Presubmit testing failed to catch basic clang lit test breakages

zmodem commented 1 year ago

(Breaking this discussion out of https://github.com/llvm/llvm-project/pull/71322)

https://github.com/llvm/llvm-project/commit/ace4489397d17abfb20d36de1404cfbe102401a7 broke a bunch of Clang lit tests (e.g. https://lab.llvm.org/buildbot/#/builders/188/builds/37563).

The breakages did not require any exotic platform, operating system, or build configuration -- it broke everywhere.

The patch did go through a pull request, so presubmit testing should have caught it.
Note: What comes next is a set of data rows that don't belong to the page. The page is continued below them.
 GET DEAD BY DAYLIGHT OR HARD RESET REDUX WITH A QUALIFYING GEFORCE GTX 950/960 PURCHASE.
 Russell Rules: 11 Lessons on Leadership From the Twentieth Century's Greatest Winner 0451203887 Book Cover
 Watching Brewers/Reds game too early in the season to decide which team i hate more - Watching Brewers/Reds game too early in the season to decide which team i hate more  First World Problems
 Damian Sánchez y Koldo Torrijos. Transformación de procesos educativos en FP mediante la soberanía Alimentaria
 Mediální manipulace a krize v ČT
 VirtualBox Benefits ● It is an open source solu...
How come it wasn't caught? What can we do to fix it?

@metaflow @tstellar @joker-eph

llvmbot commented 1 year ago

@llvm/issue-subscribers-infrastructure

Author: Hans (zmodem)

(Breaking this discussion out of https://github.com/llvm/llvm-project/pull/71322) https://github.com/llvm/llvm-project/commit/ace4489397d17abfb20d36de1404cfbe102401a7 broke a bunch of Clang lit tests (e.g. https://lab.llvm.org/buildbot/#/builders/188/builds/37563). The breakages did not require any exotic platform, operating system, or build configuration -- it broke everywhere. The patch did go through a pull request, so presubmit testing should have caught it. How come it wasn't caught? What can we do to fix it? @metaflow @tstellar @joker-eph

joker-eph commented 1 year ago

This PR touches clang, but the change-detection logic seems to have considered that check-clang wasn't in scope somehow. I don't know why:

./.ci/monolithic-linux.sh "clang;clang-tools-extra;libc;llvm" "check-clang-tools check-libc"

It only triggers clang-tools and libc tests here.
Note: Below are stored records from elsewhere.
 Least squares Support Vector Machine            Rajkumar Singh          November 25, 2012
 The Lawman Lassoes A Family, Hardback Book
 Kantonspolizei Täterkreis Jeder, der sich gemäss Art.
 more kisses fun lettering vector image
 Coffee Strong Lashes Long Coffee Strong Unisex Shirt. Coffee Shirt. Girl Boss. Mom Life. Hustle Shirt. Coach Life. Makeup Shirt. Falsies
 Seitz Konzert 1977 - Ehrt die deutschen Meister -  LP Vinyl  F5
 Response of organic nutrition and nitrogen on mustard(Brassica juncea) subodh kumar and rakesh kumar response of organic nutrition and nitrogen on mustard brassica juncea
metaflow commented 1 year ago

I will try to look into this tomorrow.

metaflow commented 1 year ago

@joker-eph yes, "clang" is not included in the project list as clang/ modifications trigger a separate pipeline "clang-ci" that does some additional checks with libcxx (probably @ldionne or @mstorsjo know better).

And this pipeline was triggered and failed for th PR

Link to buildkite: https://buildkite.com/llvm-project/github-pull-requests/builds/12931

So for me it seems that CI worked fine and author simply ignored the test results.

zmodem commented 1 year ago

And this pipeline was triggered and failed for th PR Link to buildkite: https://buildkite.com/llvm-project/github-pull-requests/builds/12931 So for me it seems that CI worked fine and author simply ignored the test results.

That run (I looked at the Linux one) only flagged 3 unrelated clang-tidy test failures. It didn't flag the 50 failing clang tests, though, which is the issue.

joker-eph commented 1 year ago

That buildkite run is exactly the one I copy/pasted the command above:

./.ci/monolithic-linux.sh "clang;clang-tools-extra;libc;llvm" "check-clang-tools check-libc"

Where is check-clang supposed to happen? I wouldn't expect it to happen elsewhere, especially since we're already building most of it here anyway to be able to test LLVM and clang-tools...

metaflow commented 1 year ago

Have you checked clang ci pipeline results? https://buildkite.com/llvm-project/clang-ci/builds/6211#018ba4b7-5c43-4209-a282-e7cbbaabc074 there are 47 failures

metaflow commented 1 year ago

(I agree that it might have been presented better and aggregated in some way)

ldionne commented 1 year ago

I agree with @metaflow, it looks like the CI results were simply ignored. @metaflow I would not expect the monolithic-linux and monolithic-windows tests to trigger at all though, do you know why they were triggered? It seems like this caused part of the confusion here. In other words, I would have expected that only the clang-ci BuildKite pipeline gets triggered, which would have made it the only source of failures. And then if you ignore that, it's unambiguously your fault.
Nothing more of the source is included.